For observers and analysts of the Iranian space programme, these two developments reveal possible weaknesses.

First, funding is obviously an issue since the ISA is unable to afford to launch Mesbah or, for that matter, any other satellite built in Iran in recent years. For all the frequent press reports quoting senior Iranian space officials that launches are imminent there has been nothing to show for quite some time.

Second, funding aside, Iran’s self-touted space launch capability is obviously incapable of lofting its small satellites into orbit. If they were, we will have seen at least attempts to do so by now. Instead, Iran is obviously reliant upon expensive and foreign launch providers, in particular Russia and possibly China.

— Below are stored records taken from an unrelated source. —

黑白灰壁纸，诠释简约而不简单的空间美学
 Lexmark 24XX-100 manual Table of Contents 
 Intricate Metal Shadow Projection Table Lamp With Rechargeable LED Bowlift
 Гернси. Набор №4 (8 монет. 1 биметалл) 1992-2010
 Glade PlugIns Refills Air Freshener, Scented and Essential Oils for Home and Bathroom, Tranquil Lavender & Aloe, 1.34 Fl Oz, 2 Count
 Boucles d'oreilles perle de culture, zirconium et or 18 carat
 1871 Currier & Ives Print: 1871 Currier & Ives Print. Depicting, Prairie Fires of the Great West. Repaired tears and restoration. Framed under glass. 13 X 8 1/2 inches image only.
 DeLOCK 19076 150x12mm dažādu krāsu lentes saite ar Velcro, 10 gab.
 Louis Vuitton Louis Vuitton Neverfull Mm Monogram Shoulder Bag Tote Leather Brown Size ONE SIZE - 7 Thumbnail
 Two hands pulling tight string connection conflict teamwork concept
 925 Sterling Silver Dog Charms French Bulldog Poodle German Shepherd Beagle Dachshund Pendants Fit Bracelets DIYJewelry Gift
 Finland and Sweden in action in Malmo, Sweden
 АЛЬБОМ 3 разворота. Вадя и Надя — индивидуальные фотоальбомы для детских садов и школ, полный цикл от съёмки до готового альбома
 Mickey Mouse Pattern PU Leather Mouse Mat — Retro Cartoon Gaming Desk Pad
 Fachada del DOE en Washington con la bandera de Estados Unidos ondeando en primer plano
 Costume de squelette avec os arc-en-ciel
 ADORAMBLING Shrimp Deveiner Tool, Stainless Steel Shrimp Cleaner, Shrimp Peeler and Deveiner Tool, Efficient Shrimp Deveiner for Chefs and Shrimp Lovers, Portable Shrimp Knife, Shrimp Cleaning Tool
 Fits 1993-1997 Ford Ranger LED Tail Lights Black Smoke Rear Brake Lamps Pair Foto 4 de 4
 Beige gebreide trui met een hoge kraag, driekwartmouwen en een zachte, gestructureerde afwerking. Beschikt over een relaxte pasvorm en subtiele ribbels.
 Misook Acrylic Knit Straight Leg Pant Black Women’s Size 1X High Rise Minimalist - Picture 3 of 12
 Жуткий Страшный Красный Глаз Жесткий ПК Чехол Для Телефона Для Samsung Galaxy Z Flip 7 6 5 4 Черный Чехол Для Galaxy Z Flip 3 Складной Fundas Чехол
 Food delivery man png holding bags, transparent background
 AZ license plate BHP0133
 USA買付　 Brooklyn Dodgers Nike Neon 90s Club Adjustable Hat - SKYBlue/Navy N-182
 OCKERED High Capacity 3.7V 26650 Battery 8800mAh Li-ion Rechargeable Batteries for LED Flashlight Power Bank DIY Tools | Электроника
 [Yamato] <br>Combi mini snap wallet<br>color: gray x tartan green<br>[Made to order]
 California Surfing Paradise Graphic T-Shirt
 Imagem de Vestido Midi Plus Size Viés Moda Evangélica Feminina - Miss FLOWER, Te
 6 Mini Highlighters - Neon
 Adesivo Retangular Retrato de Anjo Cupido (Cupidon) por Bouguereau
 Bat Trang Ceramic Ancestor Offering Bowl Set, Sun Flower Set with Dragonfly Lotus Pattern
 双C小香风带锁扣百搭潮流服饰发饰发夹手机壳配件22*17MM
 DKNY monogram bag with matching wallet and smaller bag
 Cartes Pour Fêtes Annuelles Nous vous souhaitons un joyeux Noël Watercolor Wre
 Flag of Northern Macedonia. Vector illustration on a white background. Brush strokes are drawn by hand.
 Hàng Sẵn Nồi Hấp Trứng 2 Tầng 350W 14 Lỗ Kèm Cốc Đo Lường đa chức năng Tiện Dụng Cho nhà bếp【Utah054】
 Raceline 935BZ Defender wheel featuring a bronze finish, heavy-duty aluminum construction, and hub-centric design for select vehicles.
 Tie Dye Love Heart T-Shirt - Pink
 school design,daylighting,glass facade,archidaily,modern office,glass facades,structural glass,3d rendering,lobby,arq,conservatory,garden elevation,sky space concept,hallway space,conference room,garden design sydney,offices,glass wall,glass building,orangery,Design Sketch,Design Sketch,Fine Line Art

Third, Iran, like many other space powers, is prone to political grandstanding when it comes to space but incoherence and poor implementation when it comes to space policy, decision-making, strategic planning, and coordination. Hence, within days of each other, the announcement to build its own satellite navigation system while at the same time revealing it cannot afford to launch an old US$10 million satellite.

The last point is likely due to the sclerotic, corrupt, and unreformed Iranian economy and the ongoing political rivalry between reformist elements in Iran and hardliners such as those close to Ayatollah Khameini and the Islamic Revolutionary Guard Corps (IRGC).

It should not be surprising to discover that the Iranian space enterprise finds itself the victim of general Iranian economic decrepitude while being at the centre of political machinations beyond its control, crippling engineering and scientific talent and quashing even the most modest of ambitions.